Disincontrata

Come una volta.


Il caldo d’Agosto. Il silenzio. Questa strada. La parallela di quella costeggiata dai giardini.  Le tende della mia camera, quelle che spostavo con un dito per vederti quando eri alla finestra. Anche nelle sere d’estate, quando i cartelli luminosi lampeggiavano verso il tuo terrazzo. Ci sei? Si ero lì ad aspettarti ma all’inizio non mi facevo vedere, aspettavo che fossi tu il primo ad uscire dalla tana. Avevamo dieci anni, poi quindici, poi venti. A venticinque ci affacciavamo insieme alla tua finestra, il regalo dei tuoi genitori per le nostre nozze. Quando restavo da sola in casa guardavo verso la mia camera avvolta da una nostalgia più dolce di quella che provo in questi giorni. Ora che sono tornata a vedere il mondo dai miei vetri. Mi affaccio di rado, ma con le persiane aperte sento delle voci, parlano una lingua che non conosco, sento odore di curry ed una musica che mi farebbe muovere, se avessi voglia.
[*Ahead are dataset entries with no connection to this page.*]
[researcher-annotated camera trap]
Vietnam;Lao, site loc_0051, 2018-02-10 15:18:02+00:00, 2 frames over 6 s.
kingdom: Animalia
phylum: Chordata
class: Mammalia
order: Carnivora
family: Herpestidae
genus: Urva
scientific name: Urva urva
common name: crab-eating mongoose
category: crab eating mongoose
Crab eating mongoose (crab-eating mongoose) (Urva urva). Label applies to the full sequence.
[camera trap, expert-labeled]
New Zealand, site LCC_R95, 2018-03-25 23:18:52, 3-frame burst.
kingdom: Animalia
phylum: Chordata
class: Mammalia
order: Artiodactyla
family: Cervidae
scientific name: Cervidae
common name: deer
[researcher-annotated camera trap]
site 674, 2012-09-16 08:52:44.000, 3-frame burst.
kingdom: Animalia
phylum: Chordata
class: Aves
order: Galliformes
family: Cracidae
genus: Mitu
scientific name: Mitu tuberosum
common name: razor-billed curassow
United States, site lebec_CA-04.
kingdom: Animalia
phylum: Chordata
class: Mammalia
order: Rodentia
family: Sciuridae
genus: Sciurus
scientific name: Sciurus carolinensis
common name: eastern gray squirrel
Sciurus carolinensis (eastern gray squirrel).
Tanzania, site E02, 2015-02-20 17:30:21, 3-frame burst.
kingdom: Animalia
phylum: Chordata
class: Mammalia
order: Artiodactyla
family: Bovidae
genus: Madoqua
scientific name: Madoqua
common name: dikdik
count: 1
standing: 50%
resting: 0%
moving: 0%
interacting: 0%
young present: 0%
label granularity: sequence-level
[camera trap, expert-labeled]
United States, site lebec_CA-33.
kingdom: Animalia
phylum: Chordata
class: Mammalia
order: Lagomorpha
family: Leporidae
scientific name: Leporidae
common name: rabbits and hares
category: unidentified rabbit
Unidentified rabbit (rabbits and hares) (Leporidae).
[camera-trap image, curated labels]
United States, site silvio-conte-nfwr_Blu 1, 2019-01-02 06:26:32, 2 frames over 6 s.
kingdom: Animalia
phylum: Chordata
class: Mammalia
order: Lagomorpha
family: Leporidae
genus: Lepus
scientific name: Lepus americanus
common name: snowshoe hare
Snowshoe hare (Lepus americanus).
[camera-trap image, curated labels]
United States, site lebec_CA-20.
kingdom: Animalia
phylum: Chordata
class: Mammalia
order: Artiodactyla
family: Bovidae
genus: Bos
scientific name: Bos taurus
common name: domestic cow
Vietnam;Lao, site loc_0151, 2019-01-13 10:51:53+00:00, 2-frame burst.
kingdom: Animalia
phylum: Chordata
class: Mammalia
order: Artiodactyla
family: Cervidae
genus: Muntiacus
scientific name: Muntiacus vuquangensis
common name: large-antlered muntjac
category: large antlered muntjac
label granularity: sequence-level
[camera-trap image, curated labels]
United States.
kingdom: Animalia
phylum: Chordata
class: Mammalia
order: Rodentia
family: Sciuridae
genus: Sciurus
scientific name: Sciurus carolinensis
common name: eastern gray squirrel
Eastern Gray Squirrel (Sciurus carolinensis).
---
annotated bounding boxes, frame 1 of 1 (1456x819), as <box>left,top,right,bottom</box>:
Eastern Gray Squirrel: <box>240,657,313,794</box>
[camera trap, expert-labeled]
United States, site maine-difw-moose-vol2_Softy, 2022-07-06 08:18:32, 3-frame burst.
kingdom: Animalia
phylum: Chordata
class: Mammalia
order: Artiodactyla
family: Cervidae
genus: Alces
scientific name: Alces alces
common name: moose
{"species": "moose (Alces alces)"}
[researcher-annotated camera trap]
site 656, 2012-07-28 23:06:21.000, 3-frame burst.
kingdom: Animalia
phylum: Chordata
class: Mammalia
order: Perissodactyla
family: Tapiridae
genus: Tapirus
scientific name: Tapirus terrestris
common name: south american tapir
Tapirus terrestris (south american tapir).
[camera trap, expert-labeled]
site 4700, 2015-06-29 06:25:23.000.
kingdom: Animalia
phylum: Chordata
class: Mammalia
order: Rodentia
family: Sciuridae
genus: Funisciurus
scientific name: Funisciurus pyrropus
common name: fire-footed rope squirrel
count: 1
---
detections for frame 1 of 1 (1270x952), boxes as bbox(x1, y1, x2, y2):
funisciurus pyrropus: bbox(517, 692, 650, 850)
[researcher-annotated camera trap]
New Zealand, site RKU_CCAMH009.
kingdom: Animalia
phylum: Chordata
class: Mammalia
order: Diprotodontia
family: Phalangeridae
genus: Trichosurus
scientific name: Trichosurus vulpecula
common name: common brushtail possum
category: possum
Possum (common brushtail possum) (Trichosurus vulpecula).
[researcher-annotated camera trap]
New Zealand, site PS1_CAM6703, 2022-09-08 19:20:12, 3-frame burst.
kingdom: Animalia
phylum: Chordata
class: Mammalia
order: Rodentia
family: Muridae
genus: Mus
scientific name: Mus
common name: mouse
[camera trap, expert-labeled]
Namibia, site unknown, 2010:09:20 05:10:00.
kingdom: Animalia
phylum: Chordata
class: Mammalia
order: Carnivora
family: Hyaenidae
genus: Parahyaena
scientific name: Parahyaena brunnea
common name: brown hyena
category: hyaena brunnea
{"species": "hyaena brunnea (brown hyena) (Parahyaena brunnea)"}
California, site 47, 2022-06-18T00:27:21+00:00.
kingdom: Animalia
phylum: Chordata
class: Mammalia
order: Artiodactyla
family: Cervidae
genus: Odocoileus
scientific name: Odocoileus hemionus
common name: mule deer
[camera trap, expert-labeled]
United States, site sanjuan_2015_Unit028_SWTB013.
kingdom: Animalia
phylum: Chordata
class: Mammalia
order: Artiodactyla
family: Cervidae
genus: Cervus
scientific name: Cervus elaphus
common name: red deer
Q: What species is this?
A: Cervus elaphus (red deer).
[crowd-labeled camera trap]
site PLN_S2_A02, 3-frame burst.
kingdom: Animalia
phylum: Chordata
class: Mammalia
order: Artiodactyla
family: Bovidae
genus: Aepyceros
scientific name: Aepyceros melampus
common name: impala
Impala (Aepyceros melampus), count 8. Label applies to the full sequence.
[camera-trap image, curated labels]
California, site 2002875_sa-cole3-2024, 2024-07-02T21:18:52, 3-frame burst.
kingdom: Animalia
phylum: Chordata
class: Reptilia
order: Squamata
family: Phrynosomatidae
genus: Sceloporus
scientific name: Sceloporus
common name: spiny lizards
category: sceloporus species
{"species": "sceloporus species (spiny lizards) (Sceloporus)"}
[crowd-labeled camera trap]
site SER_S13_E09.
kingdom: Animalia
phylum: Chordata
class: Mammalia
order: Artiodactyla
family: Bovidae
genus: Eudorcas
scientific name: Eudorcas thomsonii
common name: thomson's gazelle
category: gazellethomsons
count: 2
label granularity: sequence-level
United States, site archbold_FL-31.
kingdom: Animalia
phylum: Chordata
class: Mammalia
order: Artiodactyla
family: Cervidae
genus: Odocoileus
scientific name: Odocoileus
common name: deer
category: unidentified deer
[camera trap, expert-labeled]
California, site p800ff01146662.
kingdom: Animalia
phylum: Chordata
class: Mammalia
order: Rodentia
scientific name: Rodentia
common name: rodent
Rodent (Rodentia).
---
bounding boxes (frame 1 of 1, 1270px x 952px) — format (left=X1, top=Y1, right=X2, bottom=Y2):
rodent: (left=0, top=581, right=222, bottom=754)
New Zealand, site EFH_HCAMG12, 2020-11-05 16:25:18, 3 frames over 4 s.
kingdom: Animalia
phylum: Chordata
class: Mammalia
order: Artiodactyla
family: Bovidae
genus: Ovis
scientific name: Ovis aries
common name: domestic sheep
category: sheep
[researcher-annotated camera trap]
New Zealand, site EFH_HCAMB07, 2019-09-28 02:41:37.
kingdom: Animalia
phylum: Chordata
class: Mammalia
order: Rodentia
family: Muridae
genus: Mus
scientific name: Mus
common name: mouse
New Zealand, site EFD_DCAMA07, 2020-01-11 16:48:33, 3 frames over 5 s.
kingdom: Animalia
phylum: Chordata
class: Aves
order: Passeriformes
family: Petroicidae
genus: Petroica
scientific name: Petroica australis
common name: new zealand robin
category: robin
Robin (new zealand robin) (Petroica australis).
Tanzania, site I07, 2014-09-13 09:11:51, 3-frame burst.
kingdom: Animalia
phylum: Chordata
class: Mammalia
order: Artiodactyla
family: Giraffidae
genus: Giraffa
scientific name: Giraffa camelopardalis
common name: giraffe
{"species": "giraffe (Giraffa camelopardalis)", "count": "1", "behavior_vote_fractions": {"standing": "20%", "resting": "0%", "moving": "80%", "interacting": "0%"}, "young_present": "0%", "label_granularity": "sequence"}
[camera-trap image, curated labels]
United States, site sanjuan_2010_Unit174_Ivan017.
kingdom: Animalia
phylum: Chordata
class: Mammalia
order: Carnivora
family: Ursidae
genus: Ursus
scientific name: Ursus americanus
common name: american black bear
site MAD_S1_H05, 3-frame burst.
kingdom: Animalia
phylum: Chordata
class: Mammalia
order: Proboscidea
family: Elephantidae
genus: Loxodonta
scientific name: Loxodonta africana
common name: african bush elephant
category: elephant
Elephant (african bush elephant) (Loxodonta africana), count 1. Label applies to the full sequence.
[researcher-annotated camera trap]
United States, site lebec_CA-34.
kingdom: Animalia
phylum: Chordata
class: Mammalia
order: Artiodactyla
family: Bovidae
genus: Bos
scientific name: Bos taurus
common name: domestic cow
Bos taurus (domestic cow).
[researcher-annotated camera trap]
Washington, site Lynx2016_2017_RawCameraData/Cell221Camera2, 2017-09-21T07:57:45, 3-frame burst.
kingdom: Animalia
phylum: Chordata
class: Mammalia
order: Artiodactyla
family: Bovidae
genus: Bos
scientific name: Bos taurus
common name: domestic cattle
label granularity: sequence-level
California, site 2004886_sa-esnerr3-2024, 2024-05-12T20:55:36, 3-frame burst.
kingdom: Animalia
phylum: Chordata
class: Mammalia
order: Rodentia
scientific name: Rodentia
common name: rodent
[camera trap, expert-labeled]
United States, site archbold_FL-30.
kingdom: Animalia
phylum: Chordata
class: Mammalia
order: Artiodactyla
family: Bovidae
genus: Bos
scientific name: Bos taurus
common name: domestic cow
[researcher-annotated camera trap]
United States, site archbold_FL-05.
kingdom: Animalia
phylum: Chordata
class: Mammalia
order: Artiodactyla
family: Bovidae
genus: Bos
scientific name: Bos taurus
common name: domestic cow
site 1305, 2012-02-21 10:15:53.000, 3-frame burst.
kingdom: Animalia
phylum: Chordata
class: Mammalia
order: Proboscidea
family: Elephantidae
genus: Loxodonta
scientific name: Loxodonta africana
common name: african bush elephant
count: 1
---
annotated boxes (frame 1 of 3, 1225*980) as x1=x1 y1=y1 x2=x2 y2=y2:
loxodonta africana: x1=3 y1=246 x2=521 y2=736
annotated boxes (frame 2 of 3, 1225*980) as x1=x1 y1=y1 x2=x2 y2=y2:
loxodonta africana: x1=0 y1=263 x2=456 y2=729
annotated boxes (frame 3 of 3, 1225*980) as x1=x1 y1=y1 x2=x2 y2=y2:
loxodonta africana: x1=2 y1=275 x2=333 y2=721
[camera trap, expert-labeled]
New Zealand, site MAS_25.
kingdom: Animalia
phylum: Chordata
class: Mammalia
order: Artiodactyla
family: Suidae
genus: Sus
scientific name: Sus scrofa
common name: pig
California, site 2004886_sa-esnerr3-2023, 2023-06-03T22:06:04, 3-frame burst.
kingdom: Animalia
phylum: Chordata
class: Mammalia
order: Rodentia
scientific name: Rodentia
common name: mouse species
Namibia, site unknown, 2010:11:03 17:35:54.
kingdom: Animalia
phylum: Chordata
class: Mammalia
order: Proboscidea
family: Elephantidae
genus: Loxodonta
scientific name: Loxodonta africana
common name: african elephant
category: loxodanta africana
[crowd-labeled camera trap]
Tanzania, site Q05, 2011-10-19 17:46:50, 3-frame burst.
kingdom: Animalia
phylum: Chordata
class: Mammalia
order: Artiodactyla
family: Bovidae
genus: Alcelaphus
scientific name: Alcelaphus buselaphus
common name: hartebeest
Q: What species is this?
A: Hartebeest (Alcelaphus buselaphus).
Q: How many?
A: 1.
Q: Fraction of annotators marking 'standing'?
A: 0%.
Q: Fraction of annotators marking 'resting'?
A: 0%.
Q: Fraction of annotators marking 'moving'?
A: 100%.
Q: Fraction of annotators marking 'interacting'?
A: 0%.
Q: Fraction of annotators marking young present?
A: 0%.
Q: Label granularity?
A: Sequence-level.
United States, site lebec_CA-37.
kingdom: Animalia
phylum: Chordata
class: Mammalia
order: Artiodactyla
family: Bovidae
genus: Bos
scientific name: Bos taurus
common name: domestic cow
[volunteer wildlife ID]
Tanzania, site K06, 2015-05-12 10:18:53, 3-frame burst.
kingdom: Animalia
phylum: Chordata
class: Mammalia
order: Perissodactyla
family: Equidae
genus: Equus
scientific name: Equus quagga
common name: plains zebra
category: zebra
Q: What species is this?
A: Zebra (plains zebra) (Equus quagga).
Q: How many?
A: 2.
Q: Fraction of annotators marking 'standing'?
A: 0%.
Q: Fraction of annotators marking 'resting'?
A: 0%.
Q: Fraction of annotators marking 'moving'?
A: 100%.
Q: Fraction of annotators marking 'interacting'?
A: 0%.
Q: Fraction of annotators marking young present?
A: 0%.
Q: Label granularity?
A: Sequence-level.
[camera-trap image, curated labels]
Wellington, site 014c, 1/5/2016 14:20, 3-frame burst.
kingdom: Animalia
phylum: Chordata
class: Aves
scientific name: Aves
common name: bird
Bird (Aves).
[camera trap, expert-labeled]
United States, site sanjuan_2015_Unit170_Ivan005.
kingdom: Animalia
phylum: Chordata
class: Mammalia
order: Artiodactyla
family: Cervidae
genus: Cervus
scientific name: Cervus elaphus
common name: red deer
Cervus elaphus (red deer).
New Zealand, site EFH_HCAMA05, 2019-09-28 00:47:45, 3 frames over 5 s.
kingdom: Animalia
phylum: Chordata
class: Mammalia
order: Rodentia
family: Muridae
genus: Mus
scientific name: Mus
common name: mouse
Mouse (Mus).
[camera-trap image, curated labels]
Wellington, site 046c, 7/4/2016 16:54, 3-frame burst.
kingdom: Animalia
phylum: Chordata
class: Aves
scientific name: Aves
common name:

Mi chiedo se i nuovi arrivati abbiano già cancellato le nostre tracce, se quell’ odore di spezie sia più forte del tuo profumo, se al posto dei tuoi quadri ci siano delle fotografie dei loro paesaggi. Chiudo la finestra, poi le tende, nessuno sguardo oltre. Avrei l’immagine di te davanti agli occhi e lì vicino vedrei anche me. Noi. E non come siamo adesso, neppure ai nostri venticinque, né ai venti, né ai quindici. Mi apparirebbero davanti agli occhi due bambini di dieci anni che si incantano occhi sugli occhi immaginandosi di baciarsi. I nostri primi momenti. Sono quelli che rivedrei.